Data from around the country show the hospitals were right.
Expansion states are seeing sharp reductions in the number of uninsured people seeking care.
Reporter Jason Millman went through reports by publicly traded hospitals to see what happened when some states expanded Medicaid and others didn’t.
Here’s what he found:
1. The Hospital Corporation of America operates in 20 states. According to its chief financial officer, its hospitals “had a 29 percent decline in uninsured admissions in the expansion states, while non-expansion states experienced 5.9 percent growth in uninsured admissions.”
2. Tenet Healthcare reported that “uninsured visits decreased 33 percent in the four expansion states where it operates.” But in states that didn’t expand, “uninsured care rose 2 percent.”
3. Community Health Systems has facilities in 26 states. “Self-pay emergency room visits decreased 16 percent in expansion states, but they increased in non-expansion states.”
We already knew that Medicaid expansion is life-saving, with stories from expansion states like Arkansas incredibly striking and heart-warming.

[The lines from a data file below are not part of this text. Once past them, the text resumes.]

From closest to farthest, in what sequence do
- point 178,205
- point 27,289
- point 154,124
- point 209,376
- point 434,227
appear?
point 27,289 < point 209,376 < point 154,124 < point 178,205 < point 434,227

Now Montana, a state that Romney won convincingly in 2012, is looking at an Arkansas-like model right now. (New Hampshire’s Medicaid expansion uses the same sort of system, a so-called private option.) And conservative Republican Governor Mike Pence of Indiana, another state Romney won, has an interesting proposal for Medicaid expansion.
Findings that uninsured visits to hospitals dropped in Medicaid expansion states should encourage more states to adopt it — that is, if evidence matters.
Maine could be seeing similar trends, as its hospitals expected, if most Maine Republican legislators and Gov. LePage had not blocked expanding Medicaid.